8. Most accepted papers are quickly forgotten

At the conference, I asked a prominent researcher what he thought of this year’s acceptance papers. “Most papers are forgotten as soon as the conference is over,” he chuckles. In a field as fast moving as machine learning, where SOTA results can be broken within weeks or even days, it is not surprising that most accepted papers are surpassed before they are formally presented. For example, seven of the eight adversarial sample papers in THE ICLR 2018 papers had already been broken before the conference began.

One comment I often hear at conferences is that papers are accepted/rejected randomly. I won’t name names, but some papers that are well known or highly cited have been rejected. In addition, many of the accepted papers may go uncited.

As a member of this field, I often face existential crises. Whatever inspiration I came up with, it seemed that someone else was already doing it, better and faster. If a paper doesn’t help anyone, what’s the point of publishing it? Who can help me out!

conclusion

Of course, there are many trends that are not covered, such as:

• Optimization versus regularization: The debate between Adam and SGD continues. This year’s ICLR conference presented a number of new technologies, some of them quite exciting. It seems that every lab is developing its own optimizer, and so is our team.

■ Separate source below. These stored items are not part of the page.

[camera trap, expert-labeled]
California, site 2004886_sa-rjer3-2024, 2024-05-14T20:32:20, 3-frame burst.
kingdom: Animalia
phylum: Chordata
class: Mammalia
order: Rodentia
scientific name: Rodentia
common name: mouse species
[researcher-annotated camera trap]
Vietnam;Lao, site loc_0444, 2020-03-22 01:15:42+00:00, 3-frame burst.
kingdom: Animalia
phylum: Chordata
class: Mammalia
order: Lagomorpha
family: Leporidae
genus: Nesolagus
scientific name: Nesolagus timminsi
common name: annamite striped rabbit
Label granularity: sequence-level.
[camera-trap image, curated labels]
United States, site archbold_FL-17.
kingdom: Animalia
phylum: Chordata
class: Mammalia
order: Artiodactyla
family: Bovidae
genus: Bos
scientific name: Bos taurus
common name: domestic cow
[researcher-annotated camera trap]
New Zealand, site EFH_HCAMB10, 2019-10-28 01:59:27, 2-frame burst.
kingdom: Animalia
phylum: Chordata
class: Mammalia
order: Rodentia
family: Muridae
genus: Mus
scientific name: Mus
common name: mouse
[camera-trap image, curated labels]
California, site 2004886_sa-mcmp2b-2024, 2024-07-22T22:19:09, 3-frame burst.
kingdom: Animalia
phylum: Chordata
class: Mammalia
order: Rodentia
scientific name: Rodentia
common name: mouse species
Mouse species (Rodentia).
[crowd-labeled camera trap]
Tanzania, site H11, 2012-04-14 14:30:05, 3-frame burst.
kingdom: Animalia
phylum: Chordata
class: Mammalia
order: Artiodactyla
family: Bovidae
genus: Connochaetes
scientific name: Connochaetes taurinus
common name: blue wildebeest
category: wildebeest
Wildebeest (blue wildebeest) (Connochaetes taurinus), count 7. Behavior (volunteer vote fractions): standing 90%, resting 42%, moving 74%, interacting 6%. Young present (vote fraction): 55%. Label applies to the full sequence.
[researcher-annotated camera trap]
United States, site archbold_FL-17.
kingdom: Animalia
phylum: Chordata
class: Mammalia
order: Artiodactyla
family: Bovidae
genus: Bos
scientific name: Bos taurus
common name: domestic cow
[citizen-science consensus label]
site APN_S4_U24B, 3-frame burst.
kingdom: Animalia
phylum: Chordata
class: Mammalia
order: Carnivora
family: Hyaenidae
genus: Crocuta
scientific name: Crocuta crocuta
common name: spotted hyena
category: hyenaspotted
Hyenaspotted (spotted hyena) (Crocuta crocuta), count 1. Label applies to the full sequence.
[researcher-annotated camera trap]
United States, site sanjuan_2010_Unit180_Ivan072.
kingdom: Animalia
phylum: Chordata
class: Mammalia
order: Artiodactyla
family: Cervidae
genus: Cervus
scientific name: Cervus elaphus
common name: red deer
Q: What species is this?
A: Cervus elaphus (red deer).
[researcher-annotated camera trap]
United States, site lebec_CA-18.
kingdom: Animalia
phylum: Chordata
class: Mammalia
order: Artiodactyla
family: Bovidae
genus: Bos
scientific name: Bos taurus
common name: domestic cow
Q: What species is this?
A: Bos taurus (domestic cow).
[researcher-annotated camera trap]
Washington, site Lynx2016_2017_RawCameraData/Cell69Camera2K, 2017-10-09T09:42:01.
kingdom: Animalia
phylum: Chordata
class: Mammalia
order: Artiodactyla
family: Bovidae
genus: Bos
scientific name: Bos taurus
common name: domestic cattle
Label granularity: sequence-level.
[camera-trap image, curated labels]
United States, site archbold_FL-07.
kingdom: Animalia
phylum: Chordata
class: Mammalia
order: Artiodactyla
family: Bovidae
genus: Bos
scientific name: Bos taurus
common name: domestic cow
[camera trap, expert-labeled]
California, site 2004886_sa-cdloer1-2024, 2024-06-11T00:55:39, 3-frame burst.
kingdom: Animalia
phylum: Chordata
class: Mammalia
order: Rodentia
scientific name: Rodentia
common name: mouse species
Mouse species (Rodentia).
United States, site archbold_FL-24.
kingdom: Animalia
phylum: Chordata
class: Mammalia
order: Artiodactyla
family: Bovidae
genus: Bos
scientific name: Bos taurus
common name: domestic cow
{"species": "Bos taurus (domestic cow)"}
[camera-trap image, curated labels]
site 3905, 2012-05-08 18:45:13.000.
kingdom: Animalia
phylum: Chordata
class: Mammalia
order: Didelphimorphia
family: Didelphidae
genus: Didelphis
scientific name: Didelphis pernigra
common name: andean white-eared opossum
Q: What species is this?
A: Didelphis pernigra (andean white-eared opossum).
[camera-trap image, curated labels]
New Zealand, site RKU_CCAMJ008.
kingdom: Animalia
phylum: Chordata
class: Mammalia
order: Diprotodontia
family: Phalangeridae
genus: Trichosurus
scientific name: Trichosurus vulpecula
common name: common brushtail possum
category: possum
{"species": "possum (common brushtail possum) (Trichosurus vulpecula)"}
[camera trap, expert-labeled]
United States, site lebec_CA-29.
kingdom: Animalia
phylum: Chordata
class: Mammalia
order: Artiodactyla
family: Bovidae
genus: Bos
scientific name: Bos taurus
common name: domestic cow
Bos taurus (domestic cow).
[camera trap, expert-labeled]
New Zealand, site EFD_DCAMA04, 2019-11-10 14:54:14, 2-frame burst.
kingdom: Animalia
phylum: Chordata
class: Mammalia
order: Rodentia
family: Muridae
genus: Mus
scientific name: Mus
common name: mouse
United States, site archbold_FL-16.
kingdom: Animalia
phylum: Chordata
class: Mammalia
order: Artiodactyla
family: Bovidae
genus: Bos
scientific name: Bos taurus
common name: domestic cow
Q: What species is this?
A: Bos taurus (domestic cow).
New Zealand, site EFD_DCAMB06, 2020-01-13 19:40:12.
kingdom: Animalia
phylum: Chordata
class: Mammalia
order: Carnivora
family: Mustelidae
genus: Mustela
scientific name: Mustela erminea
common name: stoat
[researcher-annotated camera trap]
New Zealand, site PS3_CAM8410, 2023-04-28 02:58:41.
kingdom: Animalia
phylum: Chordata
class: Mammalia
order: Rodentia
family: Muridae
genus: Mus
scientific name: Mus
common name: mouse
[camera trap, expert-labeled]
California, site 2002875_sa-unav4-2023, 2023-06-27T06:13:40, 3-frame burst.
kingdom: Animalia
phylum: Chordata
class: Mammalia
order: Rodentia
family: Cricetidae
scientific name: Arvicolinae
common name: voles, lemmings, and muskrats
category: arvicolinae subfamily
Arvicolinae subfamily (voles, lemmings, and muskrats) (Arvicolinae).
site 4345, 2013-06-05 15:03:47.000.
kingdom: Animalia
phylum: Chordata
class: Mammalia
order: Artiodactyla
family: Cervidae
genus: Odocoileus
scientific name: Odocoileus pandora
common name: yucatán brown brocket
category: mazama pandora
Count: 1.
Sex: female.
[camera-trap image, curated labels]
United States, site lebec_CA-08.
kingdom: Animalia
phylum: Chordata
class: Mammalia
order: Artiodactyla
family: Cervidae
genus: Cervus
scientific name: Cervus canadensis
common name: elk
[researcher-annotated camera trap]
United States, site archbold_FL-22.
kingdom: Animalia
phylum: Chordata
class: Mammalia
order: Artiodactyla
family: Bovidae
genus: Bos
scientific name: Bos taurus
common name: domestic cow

• Evaluating metrics: As the generation model becomes more popular, it is inevitable that we will need to come up with new metrics to evaluate the generated output.

If you’d like to learn more, David Abel has released a 55-page ICLR 2019 note. For those who want to know what’s hot in ICLR 2019, this chart will help:

It seems that I should have written A paper called “A robust Probabilistic Framework for Universal, Transferrable Unsupervised meta-learning.”

I really enjoyed ICLR, it was big enough to find a lot of like-minded friends, but small enough not to have to queue for everything, and 4 days was just right. NeurIPS, by contrast, are a little too long, and four days into the meeting I’m looking at Poster and thinking, “Look at all this knowledge, I should have it by now, but I don’t want to.”

What I gained most from ICLR was not only ideas, but also motivation. The remarkable work of many researchers my age has opened my eyes to the beauty of research and inspired me to work harder. It’s also nice to spend a week catching up on papers and seeing old friends.